Enable observationalMemory in Memory options when creating an agent. Set observationalMemory: true for default gemini-2.5-flash model, or pass a config object with model, temporalMarkers, activateAfterIdle, activateOnProviderChange, scope (‘thread’ or ‘resource’), observation (messageTokens, bufferTokens, bufferActivation, blockAfter, previousObserverTokens), reflection (observationTokens, bufferActivation, activateAfterIdle, activateOnProviderChange, blockAfter), and retrieval (vector, scope). For temporal gap markers, set temporalMarkers: true. For early activation with prompt cache expiry, set activateAfterIdle to match cache TTL (e.g., ‘5m’ or 300_000). For async buffering, configure observation.bufferTokens (default 0.2), observation.bufferActivation (default 0.8), and observation.blockAfter (default 1.2). To use different models per phase, use ModelByInputTokens with upTo thresholds. For retrieval mode, set retrieval: true for browsing or retrieval: { vector: true } for semantic search. To restrict recall tool to current thread, set scope: ‘thread’. To disable async buffering, set observation.bufferTokens: false. When using OM with a client application, send only the new message from the client instead of full conversation history. No manual migration needed for existing threads — OM reads existing messages lazily when thresholds are exceeded.

Kết quả

Returns a dense observation log that replaces raw message history as it grows, maintaining humanlike long-term memory that persists across conversations. The three-tier system provides recent messages for the current task, observations for what the Observer has seen, and reflections for condensed memories. Retrieval mode enables the recall tool to page through raw messages behind observation groups or search semantically. Token progress bars in Studio show current counts and thresholds. Context compression is typically 5–40×, keeping the agent on task over long sessions with zero context rot.

Điều kiện áp dụng

Added in @mastra/[email protected]. Only supports @mastra/pg, @mastra/libsql, and @mastra/mongodb storage adapters. Retrieval mode is experimental. Resource scope is experimental. Async buffering not supported with resource scope (automatically disabled). When sending messages from client applications, send only the new message — sending full history causes message ordering bugs. Thread scope requires valid threadId or throws an error. google/gemini-2.5-flash may produce reflections that stay above the reflection.observationTokens threshold even after max compression retries; use xai/grok-4-1-fast or deepseek models for more aggressive compression on Reflector.


Nội dung gốc (Original)

Observational Memory

Added in: @mastra/[email protected]

Observational Memory (OM) is Mastra’s memory system for long-context agentic memory. Two background agents — an Observer and a Reflector — watch your agent’s conversations and maintain a dense observation log that replaces raw message history as it grows.

Quickstart

Enable observationalMemory in the memory options when creating your agent:

import { Memory } from '@mastra/memory'
import { Agent } from '@mastra/core/agent'
 
export const agent = new Agent({
  name: 'my-agent',
  instructions: 'You are a helpful assistant.',
  model: 'openai/gpt-5-mini',
  memory: new Memory({
    options: {
      observationalMemory: true,
    },
  }),
})

That’s it. The agent now has humanlike long-term memory that persists across conversations. Setting observationalMemory: true uses google/gemini-2.5-flash by default. Config objects also use this model unless you set a different one. To use a different model, pass it in the config object:

const memory = new Memory({
  options: {
    observationalMemory: {
      model: 'deepseek/deepseek-reasoner',
    },
  },
})

See configuration options for full API details.
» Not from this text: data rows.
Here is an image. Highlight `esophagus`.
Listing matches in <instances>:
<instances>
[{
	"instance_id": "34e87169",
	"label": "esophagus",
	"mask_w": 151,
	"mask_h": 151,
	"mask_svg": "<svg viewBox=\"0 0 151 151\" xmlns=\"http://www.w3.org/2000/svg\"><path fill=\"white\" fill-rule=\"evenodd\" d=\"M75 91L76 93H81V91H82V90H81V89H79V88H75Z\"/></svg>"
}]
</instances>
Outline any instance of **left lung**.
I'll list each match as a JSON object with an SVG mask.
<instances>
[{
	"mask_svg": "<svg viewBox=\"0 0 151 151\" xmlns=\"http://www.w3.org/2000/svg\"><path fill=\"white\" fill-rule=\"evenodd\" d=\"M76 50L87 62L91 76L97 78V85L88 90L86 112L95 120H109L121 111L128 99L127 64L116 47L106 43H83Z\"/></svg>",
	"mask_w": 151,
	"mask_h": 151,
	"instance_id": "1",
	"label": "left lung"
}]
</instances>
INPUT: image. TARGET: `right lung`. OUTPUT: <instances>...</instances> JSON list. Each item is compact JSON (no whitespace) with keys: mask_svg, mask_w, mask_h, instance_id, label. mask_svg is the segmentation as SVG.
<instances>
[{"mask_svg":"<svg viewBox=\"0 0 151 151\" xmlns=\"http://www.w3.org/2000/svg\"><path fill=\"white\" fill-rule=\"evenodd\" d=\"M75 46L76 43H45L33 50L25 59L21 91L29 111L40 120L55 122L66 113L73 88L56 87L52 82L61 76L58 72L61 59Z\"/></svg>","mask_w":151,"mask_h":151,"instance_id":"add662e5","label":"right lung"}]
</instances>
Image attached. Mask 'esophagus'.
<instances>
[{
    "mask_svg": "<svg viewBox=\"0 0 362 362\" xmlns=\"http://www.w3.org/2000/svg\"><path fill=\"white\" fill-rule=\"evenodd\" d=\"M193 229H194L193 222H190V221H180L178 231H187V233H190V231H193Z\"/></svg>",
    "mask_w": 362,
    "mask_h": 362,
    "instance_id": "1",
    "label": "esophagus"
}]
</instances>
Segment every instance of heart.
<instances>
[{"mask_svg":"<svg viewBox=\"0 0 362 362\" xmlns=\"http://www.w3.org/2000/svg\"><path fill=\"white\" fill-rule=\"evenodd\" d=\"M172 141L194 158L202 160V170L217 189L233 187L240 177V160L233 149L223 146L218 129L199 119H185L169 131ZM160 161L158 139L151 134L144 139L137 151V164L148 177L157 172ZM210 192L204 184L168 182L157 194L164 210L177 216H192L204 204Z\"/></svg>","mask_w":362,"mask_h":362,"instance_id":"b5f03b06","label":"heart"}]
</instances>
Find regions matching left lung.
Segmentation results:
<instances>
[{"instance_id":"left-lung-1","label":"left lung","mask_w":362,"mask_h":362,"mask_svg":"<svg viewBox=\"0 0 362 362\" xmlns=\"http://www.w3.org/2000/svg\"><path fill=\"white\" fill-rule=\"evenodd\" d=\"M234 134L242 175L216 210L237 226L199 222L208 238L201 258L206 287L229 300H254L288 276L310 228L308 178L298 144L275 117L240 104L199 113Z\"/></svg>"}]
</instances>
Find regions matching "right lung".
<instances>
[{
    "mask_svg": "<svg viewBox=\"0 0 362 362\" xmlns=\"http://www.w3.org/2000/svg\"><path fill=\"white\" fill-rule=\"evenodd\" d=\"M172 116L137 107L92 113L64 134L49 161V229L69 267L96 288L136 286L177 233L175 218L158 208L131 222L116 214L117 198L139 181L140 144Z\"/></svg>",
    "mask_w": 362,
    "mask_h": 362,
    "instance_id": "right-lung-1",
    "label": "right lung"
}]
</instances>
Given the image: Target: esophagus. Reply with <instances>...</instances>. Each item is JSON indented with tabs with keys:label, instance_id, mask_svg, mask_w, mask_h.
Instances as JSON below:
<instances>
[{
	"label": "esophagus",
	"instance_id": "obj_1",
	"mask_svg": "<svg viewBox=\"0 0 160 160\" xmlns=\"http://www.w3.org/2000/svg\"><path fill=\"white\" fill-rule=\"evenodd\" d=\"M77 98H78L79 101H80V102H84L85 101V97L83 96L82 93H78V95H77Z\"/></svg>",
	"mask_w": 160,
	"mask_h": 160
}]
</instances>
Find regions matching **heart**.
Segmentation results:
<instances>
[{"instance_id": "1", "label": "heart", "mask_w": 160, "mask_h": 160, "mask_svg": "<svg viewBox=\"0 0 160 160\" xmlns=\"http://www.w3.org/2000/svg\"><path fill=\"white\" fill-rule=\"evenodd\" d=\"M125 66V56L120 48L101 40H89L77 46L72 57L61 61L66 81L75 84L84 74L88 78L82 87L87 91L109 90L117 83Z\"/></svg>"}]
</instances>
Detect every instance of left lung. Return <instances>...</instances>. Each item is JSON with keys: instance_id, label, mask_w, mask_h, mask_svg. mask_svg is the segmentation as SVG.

Warning: When you use OM with a client application, send only the new message from the client instead of the full conversation history.

Observational memory still relies on stored conversation history. Sending the full history is redundant and can cause message ordering bugs when client-side timestamps conflict with stored timestamps.

For an AI SDK example, see Using Mastra Memory.

Note: OM currently only supports @mastra/pg, @mastra/libsql, and @mastra/mongodb storage adapters. It uses background agents for managing memory. When no model is set, the default model is google/gemini-2.5-flash.

Temporal gap markers

Temporal gap markers insert a short reminder before a new user message when enough time has passed since the previous message in the thread. They help the agent and the UI see that the conversation resumed after a meaningful pause.

Temporal gap markers are off by default. Enable them with temporalMarkers: true in the observationalMemory config:

import { Memory } from '@mastra/memory'
import { Agent } from '@mastra/core/agent'
 
export const agent = new Agent({
  name: 'my-agent',
  instructions: 'You are a helpful assistant.',
  model: 'openai/gpt-5-mini',
  memory: new Memory({
    options: {
      observationalMemory: {
        model: 'google/gemini-2.5-flash',
        temporalMarkers: true,
      },
    },
  }),
})

Mastra inserts a temporal gap marker when the gap is at least 10 minutes. The marker is stored in memory and also emitted as a transient reminder event, so clients can render it as a lightweight timeline hint.

The observer also sees these markers when it processes the thread, so the observations it writes can anchor memories to when they happened (for example, “User asked about deployment after a 2-day gap”).

See the API reference for the full configuration shape.

Early activation

OM can activate buffered observations before the token threshold is reached. This is useful when a prompt cache is likely to expire, or when the agent changes model providers.

Top-level early activation settings apply to observations by default:

const memory = new Memory({
  options: {
    observationalMemory: {
      model: 'google/gemini-2.5-flash',
      activateAfterIdle: '5m',
      activateOnProviderChange: true,
    },
  },
})

Use nested observation and reflection settings for per-phase control. Reflection early activation is opt-in, so top-level settings affect only observations.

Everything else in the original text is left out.